PROBLEM:
Beginning at whichever line contains "order: Rodentia", reproduce each line of the records below word for word, ending with the last, and add nothing.

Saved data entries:

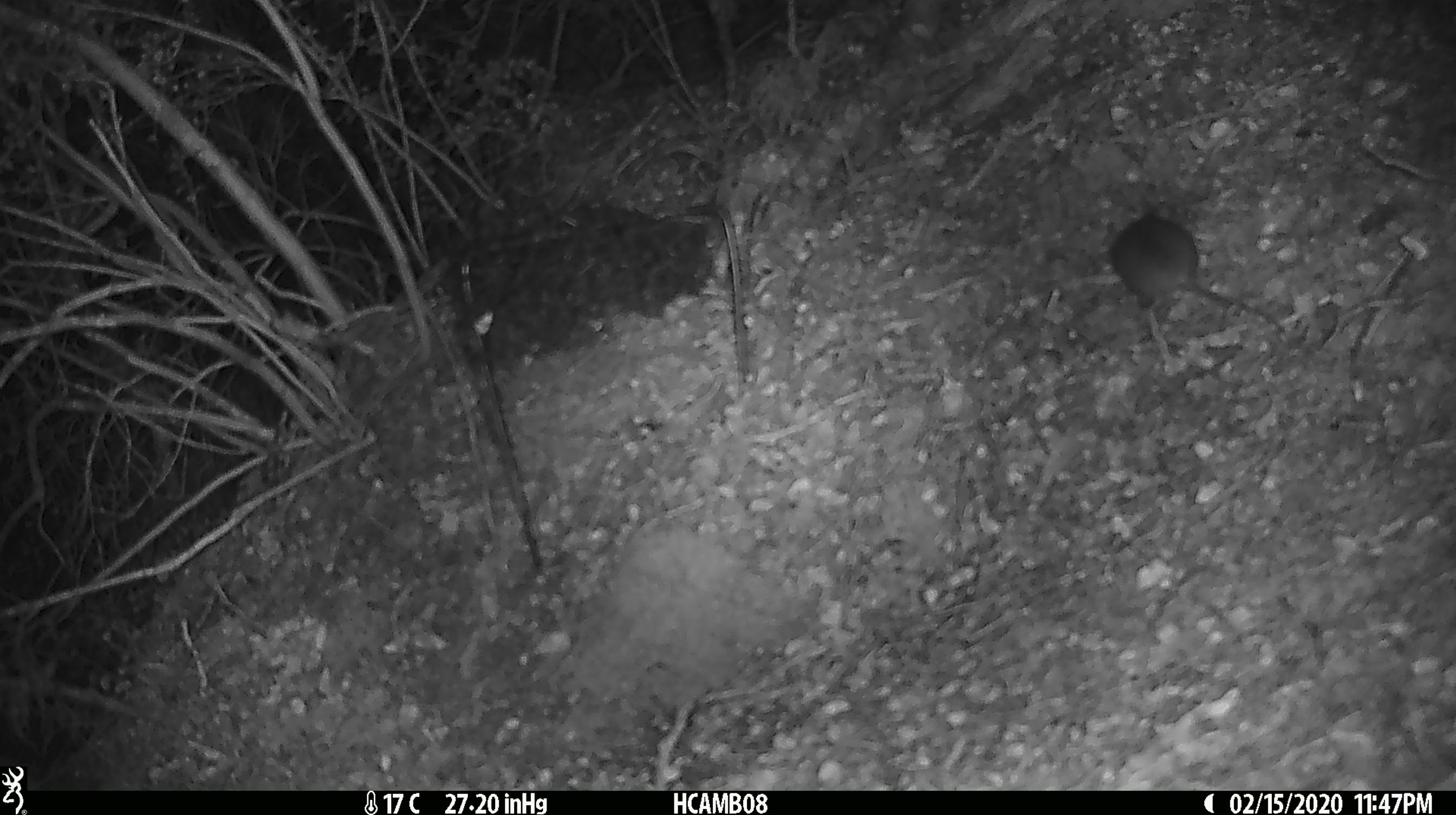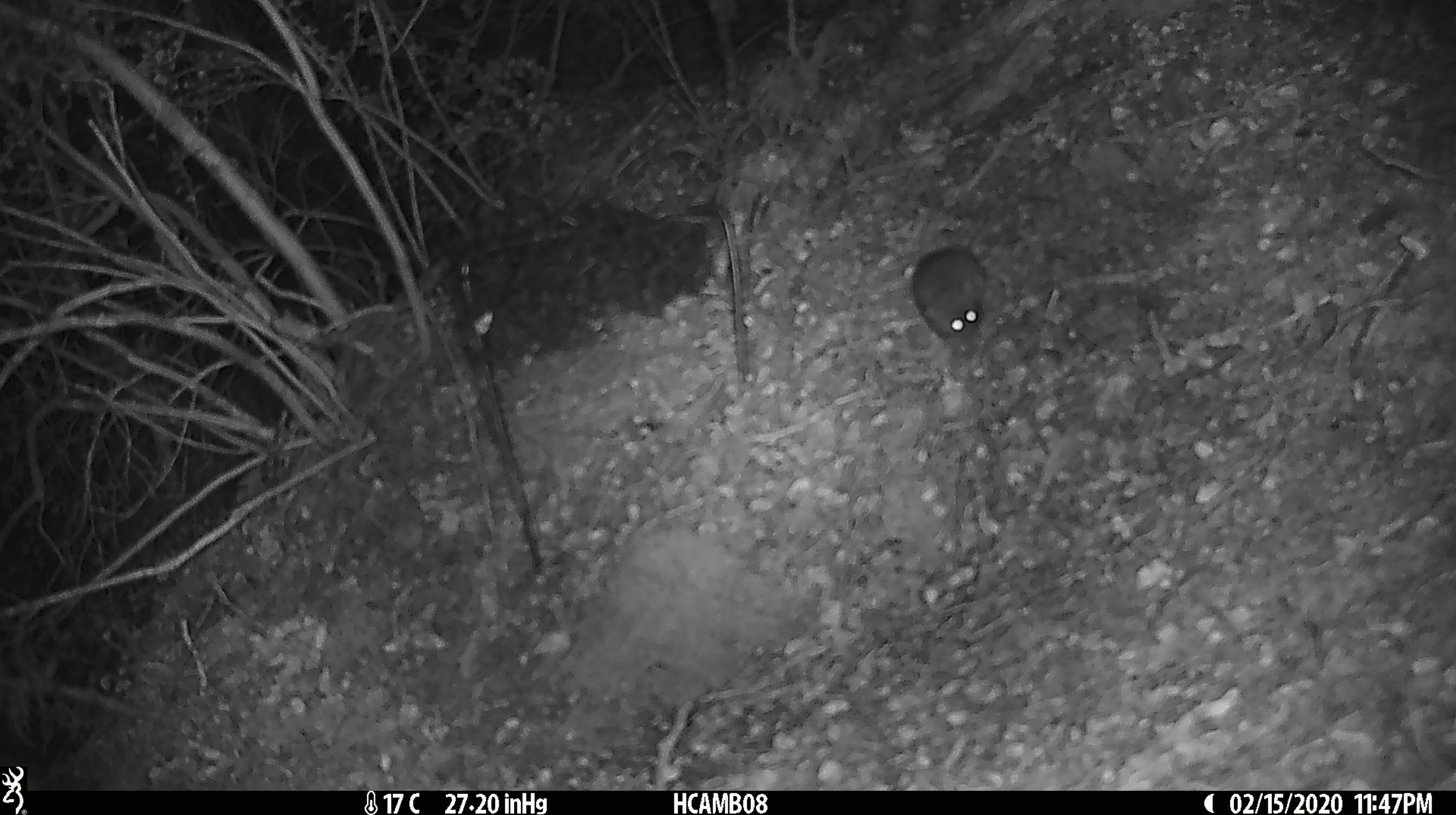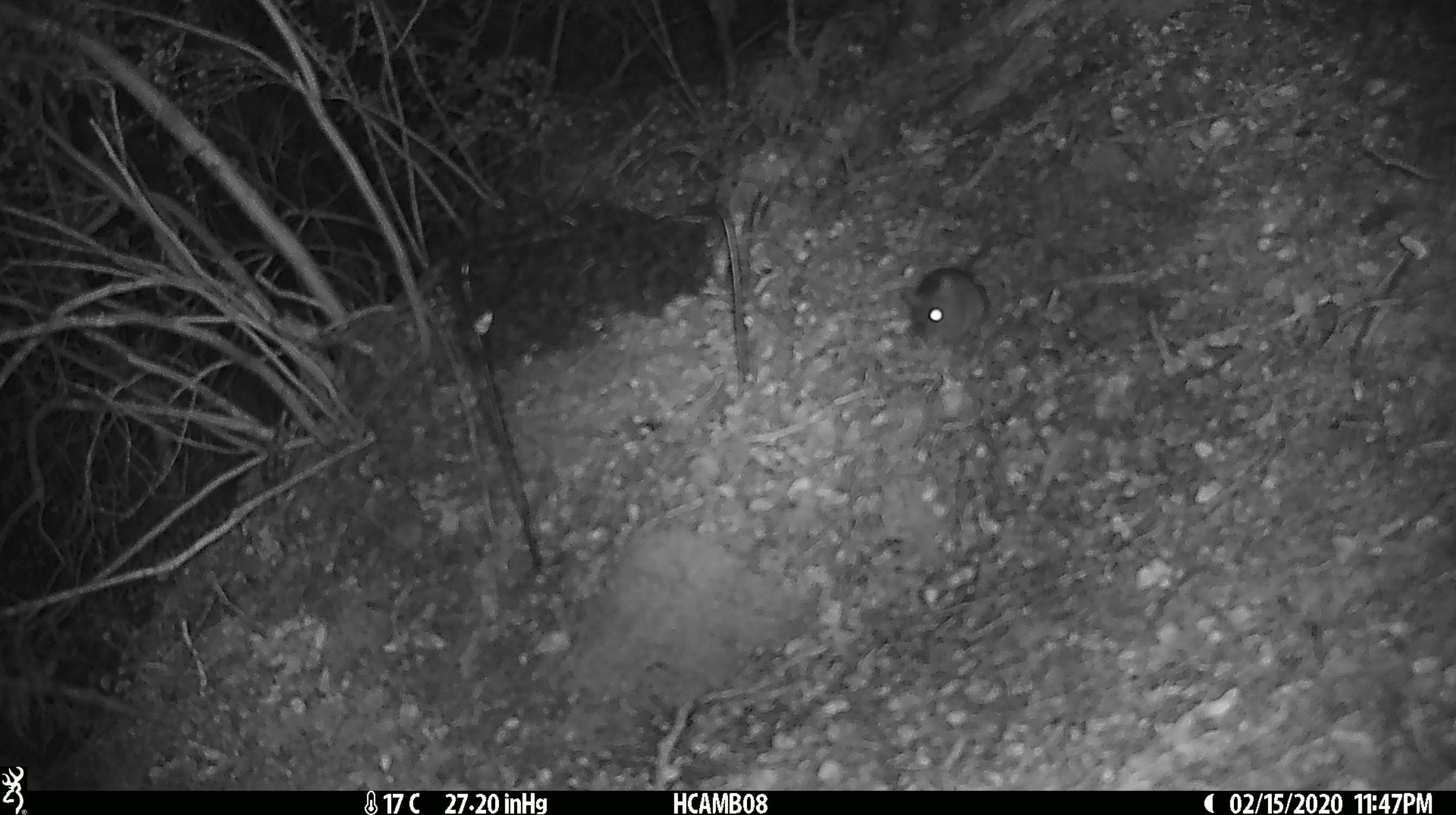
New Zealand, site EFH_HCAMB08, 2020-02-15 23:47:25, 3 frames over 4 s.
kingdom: Animalia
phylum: Chordata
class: Mammalia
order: Rodentia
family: Muridae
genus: Mus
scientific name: Mus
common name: mouse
Mouse (Mus).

RESULT:
order: Rodentia
family: Muridae
genus: Mus
scientific name: Mus
common name: mouse
Mouse (Mus).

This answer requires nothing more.